Alternatively -- and perhaps as good or better for my intended use -- could I make a single request against a SOLR/Lucene index which includes M (with M=2 or more) distinct queries, and return the results that are in the top-N for any of the M queries, and for every result include its score against all M of the distinct queries?
(Even in my above formulation, the list of documents that I want scored along with a new query will typically have been the results from a prior query.)
Solutions or even just fragments of possible approaches appreciated!
I am not sure if I understand properly what you want to achieve but wouldn't a simple
q: (somequery) OR id: (1 OR 2 OR 4)
be enough?
If you would want both parts to be boosted by the same scale (I am not sure if this isn't the default behaviour of Solr) you would want to use dismax or edismax and your query would change to something like:
q: (somequery)^10 OR id: (1 OR 2 OR 4)^10
You would then have both the elements defined by the IDs and the query results scored the same way.
To self-answer, reporting what I've found since posting...
One clumsy option is the explainOther parameter, which takes another query. (This query could be a OR list of interesting document IDs.) The response will then include a full scoring explanation for documents which match this other query. explainOther only has effect when combined with the also-required debugQuery parameter.

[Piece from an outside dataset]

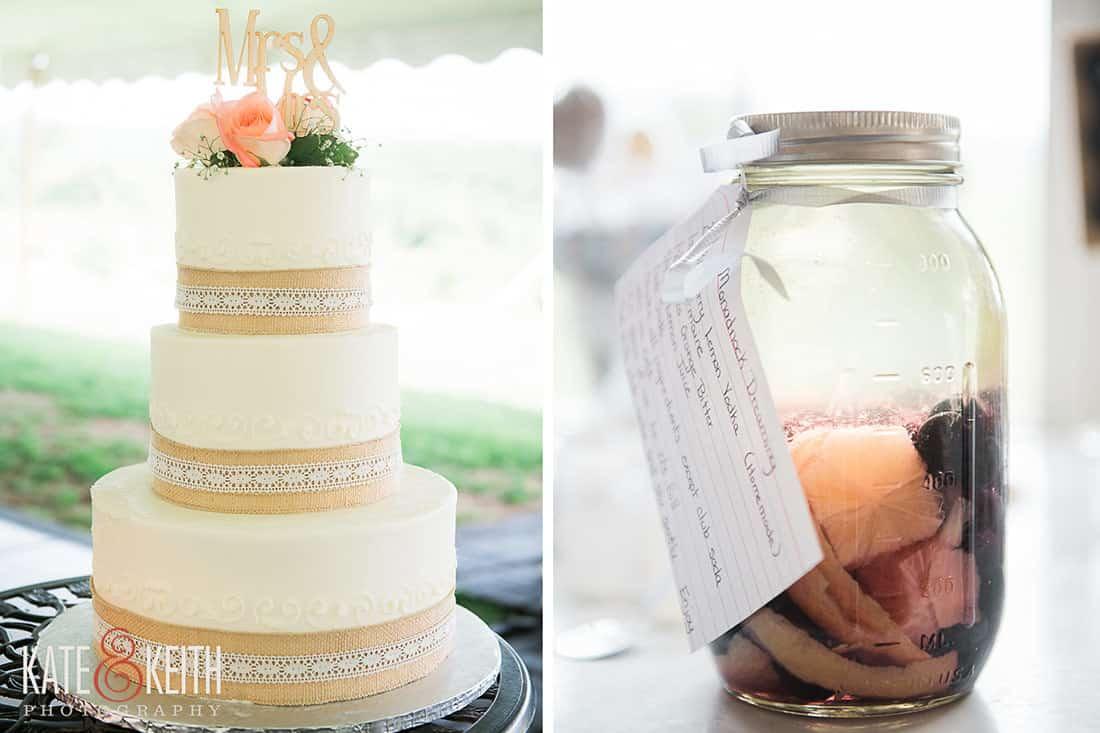 gay wedding cake at same sex wedding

All that debug/explain information is overkill for the need, but may be useful, or the code paths that implement it might provide a guide to making a hypothetical new more narrowly-focused 'scoreOther' option.
Another option would be to make use of pseudo-field calculated using the query() function to report how any set of results score on some other query/queries. So if for example the original document set was the top-N from query_A, and then those are the exact documents that you also want to score against query_B, you would execute query_A again with a reporting-field …&fl=bscore:query({!dismax v="query_B"})&…. Then the document's scores against query_B would be included in the output (as bscore).
Finally, the result-grouping functionality can be used both collect the top-N for one query and scores for lesser documents intersecting with other queries in one go. For example, if querying for query_B and adding …&group=true&group.query=query_B&group.query=query_A&…, you'll get back groups that satisfy query_B (ranked by query_B), and that satisfy both query_B and query_A (but again ranked by query_B). This could be mixed with the functional field above to get the scores by another query (like query_A) as well.
However, all groups will share the same sort order (from either the master query or something specified by a group.sort parameter), so it's not currently possible (SOLR-4.0.0-beta) to get several top-N results according to different scorings, just the top-Ns according to one scoring, limited by certain groups. (There's a comment in the source code suggesting alternate sorts per group may be envisioned as a future capability.)